Summarising data

One of the most frequent tasks I do is summarising data using either proc sql or proc means with code like this:

proc means data=inputdata nway missing noprint; class var1 var2; var var3 var4; output out=outputdata (drop = _type_ _freq_) sum=; run;

Given that I use it in SAS a lot I’m going to assume that I’ll use it in R a lot so it seems like the next sensible thing to learn.

From working through the book “R for SAS and SPSS Users” by Bob Muechen, available here from Amazon, I have learnt that in R is isn’t quite as simple as this but it is still possible and not that difficult.

There is a function in R already called “aggregate” but this renames all of your variables which isn’t great. So Bob Meuchen recommends the “summarize” function in the “Hmisc” package. The syntax is pretty much the same but it doesn’t rename your variables. I have attempted using them both in the code at the bottom of the page using the postcode file I created in a previous post.

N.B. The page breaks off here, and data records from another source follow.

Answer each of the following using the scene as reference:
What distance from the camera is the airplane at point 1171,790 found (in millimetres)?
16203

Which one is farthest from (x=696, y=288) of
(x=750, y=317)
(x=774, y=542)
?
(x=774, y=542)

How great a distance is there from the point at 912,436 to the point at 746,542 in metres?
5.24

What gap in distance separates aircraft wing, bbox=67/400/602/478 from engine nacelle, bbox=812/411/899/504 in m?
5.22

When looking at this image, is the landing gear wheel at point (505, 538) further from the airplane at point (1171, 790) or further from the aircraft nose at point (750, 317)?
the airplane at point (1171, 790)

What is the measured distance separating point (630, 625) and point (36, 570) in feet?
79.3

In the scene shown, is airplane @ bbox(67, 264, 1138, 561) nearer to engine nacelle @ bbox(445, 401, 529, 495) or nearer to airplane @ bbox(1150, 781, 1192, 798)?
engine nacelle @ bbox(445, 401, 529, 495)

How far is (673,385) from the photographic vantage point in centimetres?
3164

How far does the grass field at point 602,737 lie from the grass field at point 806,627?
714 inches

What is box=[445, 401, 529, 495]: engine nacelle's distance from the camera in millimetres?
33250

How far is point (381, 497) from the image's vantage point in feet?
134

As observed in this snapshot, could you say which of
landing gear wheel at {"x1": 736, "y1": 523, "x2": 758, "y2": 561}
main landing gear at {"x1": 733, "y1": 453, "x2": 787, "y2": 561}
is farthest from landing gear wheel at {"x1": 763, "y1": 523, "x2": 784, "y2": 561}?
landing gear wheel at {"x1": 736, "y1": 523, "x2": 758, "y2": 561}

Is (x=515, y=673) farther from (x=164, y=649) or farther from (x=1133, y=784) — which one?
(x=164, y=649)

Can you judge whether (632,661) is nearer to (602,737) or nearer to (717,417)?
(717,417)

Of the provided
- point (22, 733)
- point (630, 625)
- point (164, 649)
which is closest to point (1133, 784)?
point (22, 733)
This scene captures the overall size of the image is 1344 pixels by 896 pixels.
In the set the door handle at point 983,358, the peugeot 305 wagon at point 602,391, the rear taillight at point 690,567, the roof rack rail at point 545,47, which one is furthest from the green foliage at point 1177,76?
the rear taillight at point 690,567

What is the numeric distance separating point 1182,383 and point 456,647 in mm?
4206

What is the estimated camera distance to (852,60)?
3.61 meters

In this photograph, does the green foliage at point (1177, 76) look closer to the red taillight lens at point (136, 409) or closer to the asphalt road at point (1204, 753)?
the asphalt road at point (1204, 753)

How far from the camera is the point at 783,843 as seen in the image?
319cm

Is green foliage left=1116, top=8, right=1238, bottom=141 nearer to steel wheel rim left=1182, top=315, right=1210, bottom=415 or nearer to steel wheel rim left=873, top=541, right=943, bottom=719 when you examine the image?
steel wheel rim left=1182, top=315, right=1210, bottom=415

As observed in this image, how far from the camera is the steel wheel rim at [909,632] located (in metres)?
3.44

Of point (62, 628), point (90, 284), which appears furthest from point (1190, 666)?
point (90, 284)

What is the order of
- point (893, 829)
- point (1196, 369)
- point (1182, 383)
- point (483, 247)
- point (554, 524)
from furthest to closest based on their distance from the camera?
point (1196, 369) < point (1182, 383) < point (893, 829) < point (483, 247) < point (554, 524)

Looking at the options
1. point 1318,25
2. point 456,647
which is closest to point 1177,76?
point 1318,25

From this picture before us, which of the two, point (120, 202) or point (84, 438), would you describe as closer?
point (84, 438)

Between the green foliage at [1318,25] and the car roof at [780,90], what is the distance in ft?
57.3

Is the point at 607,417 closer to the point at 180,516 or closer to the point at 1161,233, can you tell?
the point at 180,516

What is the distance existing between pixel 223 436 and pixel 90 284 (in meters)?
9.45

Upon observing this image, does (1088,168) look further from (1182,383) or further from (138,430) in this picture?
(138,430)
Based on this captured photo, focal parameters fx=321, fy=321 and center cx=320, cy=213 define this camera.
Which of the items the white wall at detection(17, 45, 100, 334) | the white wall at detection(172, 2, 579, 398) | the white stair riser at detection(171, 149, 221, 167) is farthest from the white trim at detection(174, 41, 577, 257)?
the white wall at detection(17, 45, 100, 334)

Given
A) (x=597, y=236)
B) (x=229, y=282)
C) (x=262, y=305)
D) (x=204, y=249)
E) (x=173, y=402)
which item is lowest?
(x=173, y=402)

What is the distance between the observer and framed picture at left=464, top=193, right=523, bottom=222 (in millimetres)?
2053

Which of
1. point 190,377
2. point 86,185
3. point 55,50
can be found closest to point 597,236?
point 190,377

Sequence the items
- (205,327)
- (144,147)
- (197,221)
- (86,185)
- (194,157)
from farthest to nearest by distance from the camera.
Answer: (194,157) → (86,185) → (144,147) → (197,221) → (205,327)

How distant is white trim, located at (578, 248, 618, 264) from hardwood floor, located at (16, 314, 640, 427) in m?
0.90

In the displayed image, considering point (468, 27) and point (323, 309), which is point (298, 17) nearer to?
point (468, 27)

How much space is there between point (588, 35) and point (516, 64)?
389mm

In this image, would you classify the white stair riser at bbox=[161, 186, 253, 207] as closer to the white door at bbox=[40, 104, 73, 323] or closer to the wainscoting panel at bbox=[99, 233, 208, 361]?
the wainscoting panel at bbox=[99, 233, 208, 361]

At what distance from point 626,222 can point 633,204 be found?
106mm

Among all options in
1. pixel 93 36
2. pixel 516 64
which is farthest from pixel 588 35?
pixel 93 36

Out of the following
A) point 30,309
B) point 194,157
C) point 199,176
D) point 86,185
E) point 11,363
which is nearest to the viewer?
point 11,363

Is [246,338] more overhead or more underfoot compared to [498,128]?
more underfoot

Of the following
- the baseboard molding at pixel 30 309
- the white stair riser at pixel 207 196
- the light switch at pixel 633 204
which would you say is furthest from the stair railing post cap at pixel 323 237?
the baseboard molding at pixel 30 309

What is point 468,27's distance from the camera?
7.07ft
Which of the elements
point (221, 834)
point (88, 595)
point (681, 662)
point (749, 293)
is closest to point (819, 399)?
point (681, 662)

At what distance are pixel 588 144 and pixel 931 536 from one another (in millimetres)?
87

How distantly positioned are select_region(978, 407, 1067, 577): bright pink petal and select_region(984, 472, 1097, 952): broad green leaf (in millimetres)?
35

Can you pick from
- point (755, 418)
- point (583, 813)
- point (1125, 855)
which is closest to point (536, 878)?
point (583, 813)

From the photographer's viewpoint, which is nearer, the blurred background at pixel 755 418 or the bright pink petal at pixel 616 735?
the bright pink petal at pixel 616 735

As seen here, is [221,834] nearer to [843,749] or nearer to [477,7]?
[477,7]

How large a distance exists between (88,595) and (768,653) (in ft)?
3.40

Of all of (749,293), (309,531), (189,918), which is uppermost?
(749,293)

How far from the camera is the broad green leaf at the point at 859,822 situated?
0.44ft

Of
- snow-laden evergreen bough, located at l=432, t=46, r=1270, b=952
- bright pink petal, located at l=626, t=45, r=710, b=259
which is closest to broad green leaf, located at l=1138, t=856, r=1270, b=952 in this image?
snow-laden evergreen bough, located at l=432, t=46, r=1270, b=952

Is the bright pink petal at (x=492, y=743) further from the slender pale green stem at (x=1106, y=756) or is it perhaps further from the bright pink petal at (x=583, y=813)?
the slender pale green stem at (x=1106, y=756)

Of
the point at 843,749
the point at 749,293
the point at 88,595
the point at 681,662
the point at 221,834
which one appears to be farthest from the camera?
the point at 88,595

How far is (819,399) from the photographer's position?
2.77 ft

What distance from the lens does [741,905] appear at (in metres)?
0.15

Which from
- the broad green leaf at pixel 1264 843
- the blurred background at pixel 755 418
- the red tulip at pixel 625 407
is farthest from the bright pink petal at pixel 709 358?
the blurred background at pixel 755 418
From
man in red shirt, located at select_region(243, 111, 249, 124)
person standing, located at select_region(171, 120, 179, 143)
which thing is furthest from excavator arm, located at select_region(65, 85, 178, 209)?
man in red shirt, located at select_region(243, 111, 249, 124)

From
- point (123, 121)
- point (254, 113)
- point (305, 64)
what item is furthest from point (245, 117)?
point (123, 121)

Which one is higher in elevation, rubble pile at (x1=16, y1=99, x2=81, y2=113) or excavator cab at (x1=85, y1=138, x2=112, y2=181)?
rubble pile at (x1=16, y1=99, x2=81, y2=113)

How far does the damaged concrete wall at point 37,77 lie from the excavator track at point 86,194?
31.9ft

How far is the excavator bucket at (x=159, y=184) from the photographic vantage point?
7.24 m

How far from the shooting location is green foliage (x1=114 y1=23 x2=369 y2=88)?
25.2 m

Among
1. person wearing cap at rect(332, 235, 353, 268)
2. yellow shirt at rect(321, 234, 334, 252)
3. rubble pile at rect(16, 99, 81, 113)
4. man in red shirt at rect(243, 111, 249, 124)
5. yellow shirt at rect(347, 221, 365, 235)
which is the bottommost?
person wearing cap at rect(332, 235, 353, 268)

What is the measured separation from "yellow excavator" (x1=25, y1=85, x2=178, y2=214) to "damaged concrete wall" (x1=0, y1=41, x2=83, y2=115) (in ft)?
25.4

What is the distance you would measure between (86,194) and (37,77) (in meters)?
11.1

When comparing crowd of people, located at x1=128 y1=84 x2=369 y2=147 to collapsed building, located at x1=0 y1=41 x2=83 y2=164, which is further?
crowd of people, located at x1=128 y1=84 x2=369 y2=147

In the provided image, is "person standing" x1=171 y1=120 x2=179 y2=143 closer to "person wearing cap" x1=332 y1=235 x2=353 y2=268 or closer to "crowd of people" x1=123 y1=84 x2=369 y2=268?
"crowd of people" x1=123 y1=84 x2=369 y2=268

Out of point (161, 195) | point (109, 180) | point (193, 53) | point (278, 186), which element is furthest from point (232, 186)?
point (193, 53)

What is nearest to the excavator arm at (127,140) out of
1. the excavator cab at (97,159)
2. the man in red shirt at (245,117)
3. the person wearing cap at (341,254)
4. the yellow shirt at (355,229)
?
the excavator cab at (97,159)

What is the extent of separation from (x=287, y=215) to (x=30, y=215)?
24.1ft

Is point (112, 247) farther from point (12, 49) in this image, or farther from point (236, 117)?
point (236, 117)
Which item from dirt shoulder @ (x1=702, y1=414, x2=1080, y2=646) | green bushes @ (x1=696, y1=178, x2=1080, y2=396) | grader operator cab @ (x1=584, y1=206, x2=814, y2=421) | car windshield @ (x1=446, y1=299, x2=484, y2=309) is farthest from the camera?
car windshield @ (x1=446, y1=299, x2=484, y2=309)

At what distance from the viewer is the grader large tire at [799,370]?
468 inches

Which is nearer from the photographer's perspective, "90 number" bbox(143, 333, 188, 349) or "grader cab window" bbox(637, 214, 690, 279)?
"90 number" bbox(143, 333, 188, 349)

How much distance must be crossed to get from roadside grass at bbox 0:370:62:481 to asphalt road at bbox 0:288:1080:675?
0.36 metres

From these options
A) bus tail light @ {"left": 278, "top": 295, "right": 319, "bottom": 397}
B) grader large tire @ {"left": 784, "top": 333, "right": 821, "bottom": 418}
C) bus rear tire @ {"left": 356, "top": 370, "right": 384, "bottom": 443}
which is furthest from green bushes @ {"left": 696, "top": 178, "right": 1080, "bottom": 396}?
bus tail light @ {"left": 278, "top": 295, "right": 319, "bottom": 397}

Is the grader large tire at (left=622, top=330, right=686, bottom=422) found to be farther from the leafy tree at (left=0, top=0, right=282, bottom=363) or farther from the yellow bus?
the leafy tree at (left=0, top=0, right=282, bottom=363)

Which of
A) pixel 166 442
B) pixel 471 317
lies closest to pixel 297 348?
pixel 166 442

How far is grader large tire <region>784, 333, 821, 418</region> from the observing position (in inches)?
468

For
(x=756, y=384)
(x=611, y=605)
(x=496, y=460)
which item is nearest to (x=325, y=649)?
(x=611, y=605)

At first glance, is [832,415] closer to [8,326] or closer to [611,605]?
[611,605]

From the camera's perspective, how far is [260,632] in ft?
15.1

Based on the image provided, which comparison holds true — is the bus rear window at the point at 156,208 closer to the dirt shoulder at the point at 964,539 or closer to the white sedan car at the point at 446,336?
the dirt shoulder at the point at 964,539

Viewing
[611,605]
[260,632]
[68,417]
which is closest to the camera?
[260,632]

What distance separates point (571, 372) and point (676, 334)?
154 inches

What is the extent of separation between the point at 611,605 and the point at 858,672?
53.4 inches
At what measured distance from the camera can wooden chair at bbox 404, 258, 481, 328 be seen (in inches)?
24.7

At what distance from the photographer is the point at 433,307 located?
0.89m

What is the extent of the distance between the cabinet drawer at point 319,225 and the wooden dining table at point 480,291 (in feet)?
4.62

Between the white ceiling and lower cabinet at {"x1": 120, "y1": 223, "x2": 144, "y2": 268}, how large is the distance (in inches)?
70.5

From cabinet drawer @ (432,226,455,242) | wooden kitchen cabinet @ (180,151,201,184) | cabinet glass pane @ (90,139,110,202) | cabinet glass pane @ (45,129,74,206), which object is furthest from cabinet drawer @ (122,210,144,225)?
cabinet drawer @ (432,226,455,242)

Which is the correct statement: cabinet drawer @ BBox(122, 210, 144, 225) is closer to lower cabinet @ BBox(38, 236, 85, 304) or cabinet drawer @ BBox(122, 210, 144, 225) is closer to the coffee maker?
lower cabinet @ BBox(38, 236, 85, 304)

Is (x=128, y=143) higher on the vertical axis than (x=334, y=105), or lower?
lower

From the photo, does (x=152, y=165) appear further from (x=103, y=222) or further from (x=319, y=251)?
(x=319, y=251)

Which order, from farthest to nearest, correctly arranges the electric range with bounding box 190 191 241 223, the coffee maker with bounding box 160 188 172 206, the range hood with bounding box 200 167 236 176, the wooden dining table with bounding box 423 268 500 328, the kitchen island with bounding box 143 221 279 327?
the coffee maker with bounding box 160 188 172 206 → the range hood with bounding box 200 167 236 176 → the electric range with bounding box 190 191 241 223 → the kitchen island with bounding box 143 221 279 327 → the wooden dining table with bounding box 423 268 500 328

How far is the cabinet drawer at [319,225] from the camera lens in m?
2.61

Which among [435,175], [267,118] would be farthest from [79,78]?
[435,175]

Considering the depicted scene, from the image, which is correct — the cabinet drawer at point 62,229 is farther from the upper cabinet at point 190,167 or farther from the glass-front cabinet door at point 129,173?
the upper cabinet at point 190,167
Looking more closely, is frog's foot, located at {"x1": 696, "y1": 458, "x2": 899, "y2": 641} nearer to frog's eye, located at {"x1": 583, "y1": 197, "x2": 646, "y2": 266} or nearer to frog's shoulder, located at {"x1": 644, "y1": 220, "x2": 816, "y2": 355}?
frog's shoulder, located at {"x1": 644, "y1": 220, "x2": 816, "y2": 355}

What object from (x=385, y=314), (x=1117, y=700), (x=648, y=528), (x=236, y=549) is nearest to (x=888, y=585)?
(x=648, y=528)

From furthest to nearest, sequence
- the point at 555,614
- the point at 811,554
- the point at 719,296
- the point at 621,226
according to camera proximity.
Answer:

Yet there is still a problem with this function. That is that is only summarises by one variable at a time. So to get around this you need to use the function “melt” in the package “Reshape2” to convert your data into a long form and then aggregate it. Before using melt on a large dataframe like my postcode file you need to remember to keep only the by variables and your aggregate variables. Otherwise your new dataframe could be huge and make R crash. As it did with me multiple times before I worked out what was going wrong.

Once you’ve done your melt you can apply the summarize function including the column “variable” in your "llist" and setting the aggregate variable to be “value”. Your aggregated variable then needs to be made wide again using the function “dcast” from the “reshape2” package.

Hopefully in a later post I'll actually show this in use.